While it may well be beneficial for first time buyers, the continued uncertainty following the Brexit vote has led to a well-documented drop in overall consumer confidence with the Royal Institution of Chartered Surveyors claiming that they had seen the fastest decline in property sales since the global recession in 2008.

This provides us with a sharp contrast to the rental market where there has been a significant increase in the number of properties on the market. However, due to increased demand across the whole of the country for rental properties, there is also a suggestion that this increase in properties is due to the earlier issue that was raised regarding the number of buy-to-let landlords rushing to complete deals and subsequently putting the properties on the market.

There is, however, a fascinating insight that has recently emerged with regards to the London housing market. The capital has long been regarded as something of a safe haven in terms of housing, with the value of property increasing immensely year after year, regardless of the economic conditions in other parts of the country. However, it has emerged that rents in London have fallen annually for the first time in six years due to growing uncertainty surrounding the city’s continued prosperity following the Brexit vote and the suggestion that it could lose its EU passport, which would ensure that it loses its ‘financial capital’ status.

This shift in the property landscape presents an interesting time for London-based landlords and it is one which they will potentially have to adapt to if they are to maintain a higher level of rental income. A shift in focus onto the growing number of overseas tenants could well prove to be a shrewd move due to the fact that more and more wealthy students and young people are viewing London as an essential destination to cross off their list.
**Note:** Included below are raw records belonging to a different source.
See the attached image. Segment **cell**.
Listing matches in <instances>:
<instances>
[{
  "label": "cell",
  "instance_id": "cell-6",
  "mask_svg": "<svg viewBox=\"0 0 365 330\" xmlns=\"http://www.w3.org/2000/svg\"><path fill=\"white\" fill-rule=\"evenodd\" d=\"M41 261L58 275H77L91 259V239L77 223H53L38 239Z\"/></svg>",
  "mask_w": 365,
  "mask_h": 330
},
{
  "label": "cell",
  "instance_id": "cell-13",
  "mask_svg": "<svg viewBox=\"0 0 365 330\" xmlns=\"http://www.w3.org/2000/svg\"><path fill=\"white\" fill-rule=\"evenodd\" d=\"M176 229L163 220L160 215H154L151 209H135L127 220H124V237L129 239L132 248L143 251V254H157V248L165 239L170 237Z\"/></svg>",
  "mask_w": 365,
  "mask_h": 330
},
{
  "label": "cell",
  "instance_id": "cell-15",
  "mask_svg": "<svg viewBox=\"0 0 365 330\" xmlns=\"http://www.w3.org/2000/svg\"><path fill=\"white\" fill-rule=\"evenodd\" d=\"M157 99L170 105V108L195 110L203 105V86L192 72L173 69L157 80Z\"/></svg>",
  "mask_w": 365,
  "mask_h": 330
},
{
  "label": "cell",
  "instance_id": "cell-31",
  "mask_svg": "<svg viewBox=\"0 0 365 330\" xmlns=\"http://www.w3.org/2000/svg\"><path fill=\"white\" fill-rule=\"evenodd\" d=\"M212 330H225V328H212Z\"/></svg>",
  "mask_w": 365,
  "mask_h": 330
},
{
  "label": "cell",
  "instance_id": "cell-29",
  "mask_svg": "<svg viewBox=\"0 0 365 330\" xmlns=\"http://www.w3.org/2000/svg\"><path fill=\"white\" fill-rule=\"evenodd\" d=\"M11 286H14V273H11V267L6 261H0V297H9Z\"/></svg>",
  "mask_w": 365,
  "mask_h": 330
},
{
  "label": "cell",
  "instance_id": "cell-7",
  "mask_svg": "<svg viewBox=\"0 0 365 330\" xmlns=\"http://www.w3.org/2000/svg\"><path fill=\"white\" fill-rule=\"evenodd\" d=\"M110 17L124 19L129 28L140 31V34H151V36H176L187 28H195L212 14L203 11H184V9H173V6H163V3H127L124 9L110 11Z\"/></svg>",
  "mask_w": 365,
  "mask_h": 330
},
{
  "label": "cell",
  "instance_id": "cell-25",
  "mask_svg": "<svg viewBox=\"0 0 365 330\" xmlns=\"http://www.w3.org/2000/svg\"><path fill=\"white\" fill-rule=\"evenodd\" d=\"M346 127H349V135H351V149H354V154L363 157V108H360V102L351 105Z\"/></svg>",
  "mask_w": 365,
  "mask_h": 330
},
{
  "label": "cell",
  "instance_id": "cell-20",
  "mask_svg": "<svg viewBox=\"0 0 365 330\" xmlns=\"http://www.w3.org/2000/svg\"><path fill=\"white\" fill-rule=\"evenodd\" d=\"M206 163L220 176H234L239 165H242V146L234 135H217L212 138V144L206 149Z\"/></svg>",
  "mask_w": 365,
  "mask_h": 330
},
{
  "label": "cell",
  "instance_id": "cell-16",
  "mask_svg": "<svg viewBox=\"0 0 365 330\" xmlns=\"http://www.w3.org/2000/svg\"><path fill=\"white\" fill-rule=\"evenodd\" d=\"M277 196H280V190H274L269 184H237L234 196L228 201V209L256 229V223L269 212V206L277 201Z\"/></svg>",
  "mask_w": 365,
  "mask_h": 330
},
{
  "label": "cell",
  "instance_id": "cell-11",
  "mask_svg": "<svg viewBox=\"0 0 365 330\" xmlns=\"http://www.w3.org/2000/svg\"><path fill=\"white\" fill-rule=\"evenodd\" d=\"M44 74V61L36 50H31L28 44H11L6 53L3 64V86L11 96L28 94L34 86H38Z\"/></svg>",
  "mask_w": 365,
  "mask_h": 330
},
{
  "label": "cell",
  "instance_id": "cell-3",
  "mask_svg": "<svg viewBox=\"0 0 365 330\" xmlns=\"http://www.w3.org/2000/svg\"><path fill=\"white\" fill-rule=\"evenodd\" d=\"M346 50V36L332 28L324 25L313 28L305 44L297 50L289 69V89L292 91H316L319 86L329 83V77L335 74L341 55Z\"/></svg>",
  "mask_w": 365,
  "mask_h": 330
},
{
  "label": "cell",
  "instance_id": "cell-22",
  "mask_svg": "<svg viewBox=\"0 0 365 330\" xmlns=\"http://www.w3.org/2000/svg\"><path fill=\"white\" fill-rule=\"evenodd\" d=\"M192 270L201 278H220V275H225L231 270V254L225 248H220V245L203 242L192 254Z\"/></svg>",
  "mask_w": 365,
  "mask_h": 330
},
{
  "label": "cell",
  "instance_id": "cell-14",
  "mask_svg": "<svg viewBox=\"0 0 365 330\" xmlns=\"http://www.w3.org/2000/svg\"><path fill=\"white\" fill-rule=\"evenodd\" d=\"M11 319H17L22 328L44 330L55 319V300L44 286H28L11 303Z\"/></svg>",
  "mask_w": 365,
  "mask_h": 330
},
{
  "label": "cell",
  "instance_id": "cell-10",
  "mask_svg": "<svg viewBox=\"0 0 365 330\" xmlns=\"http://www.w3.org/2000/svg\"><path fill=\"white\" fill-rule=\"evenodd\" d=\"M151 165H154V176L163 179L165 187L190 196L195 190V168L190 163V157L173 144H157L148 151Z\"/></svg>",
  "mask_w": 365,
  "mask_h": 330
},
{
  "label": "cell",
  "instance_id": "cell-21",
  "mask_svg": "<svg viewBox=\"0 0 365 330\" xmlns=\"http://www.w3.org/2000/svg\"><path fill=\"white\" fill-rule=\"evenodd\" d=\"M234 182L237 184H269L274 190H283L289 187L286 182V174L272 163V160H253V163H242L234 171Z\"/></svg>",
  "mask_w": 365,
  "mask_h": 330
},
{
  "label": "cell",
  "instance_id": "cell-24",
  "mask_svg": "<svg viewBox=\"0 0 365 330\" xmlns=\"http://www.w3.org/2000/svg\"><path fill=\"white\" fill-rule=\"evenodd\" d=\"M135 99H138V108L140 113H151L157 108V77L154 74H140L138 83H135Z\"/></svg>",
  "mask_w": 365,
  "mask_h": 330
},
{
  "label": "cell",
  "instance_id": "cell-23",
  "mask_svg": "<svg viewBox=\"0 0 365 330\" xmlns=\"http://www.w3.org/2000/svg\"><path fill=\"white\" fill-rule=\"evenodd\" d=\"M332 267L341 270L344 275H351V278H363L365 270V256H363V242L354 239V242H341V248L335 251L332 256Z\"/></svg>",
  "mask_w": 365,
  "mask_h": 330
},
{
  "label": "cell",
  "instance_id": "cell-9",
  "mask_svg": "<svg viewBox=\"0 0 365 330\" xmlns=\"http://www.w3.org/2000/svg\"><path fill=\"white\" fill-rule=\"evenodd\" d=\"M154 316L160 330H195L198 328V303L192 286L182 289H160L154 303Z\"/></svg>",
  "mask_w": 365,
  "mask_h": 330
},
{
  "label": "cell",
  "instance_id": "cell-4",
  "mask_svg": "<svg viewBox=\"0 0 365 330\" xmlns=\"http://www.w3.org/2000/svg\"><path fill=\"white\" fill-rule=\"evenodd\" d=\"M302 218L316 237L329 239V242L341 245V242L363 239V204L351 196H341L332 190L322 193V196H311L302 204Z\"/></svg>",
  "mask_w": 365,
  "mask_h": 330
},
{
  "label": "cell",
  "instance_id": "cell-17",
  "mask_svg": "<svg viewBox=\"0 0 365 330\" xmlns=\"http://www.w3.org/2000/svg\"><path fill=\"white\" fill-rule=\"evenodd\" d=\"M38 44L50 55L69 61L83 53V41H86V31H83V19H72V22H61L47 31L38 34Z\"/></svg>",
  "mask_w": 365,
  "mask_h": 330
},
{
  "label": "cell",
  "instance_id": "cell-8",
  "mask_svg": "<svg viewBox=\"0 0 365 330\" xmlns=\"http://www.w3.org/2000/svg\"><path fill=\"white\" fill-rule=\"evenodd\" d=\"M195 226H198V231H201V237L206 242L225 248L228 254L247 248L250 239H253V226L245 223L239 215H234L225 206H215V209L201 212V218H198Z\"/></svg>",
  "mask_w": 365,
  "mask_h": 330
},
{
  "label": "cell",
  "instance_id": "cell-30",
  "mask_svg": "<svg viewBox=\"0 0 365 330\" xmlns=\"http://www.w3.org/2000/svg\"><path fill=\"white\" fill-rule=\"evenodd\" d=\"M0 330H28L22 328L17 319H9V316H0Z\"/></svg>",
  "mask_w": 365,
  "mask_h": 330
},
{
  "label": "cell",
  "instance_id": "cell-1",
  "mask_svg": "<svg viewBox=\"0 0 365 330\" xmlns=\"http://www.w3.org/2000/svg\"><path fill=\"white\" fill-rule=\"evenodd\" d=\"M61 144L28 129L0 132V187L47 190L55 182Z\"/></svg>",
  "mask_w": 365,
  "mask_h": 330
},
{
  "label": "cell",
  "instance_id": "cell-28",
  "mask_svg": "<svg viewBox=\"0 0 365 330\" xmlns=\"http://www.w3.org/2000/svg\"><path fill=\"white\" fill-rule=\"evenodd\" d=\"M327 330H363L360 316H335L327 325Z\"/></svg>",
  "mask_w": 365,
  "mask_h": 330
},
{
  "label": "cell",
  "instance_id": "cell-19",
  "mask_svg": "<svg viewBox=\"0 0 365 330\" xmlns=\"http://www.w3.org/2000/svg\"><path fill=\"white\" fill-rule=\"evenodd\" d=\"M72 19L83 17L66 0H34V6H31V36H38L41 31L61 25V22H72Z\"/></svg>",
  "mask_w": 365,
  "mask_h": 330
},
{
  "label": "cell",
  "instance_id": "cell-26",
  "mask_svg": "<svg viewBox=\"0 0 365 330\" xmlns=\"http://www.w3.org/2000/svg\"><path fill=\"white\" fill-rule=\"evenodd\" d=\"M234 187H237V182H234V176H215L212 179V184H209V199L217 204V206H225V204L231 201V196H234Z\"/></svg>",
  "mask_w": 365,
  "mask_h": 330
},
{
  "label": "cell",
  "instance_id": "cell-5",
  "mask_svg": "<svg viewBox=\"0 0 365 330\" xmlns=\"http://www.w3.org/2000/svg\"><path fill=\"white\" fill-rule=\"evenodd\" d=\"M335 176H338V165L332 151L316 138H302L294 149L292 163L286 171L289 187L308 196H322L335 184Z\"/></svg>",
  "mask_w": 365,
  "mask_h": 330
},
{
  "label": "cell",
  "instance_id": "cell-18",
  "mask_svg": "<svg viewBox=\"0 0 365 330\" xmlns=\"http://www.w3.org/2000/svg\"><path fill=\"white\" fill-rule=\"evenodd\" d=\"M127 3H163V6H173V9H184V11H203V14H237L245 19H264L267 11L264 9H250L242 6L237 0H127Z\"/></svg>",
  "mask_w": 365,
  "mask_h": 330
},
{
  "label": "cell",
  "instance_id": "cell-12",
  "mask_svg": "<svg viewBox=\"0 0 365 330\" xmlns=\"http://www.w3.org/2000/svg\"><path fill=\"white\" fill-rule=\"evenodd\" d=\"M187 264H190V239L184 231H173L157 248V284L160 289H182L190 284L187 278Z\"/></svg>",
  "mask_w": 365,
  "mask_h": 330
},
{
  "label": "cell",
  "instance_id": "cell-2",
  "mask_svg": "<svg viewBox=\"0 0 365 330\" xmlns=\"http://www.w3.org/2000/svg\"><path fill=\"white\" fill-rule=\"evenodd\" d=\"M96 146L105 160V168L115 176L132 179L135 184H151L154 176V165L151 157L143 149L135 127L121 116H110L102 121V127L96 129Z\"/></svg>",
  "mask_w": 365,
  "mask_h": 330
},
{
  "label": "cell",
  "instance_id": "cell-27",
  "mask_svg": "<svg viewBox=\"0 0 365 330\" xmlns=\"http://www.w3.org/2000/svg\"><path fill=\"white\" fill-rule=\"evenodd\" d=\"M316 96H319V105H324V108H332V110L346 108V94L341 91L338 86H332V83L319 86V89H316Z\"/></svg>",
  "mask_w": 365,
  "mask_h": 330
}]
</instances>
This has led to an increase in those seeking out landlord furniture packages as a way of luxuriously furnishing their properties to appease the tastes of their wealthy tenants and avoiding the prospect of having to heavily invest in upmarket furniture.

However, it remains to be seen whether or not this trend will continue to offer prosperity due to the fact that there have already been surveys suggesting that around a third fewer international students will choose to come to the UK and study following the unprecedented vote to quit the Union. It appears that this period of uncertainty will continue until Britain’s future relationship is with the EU is finalised.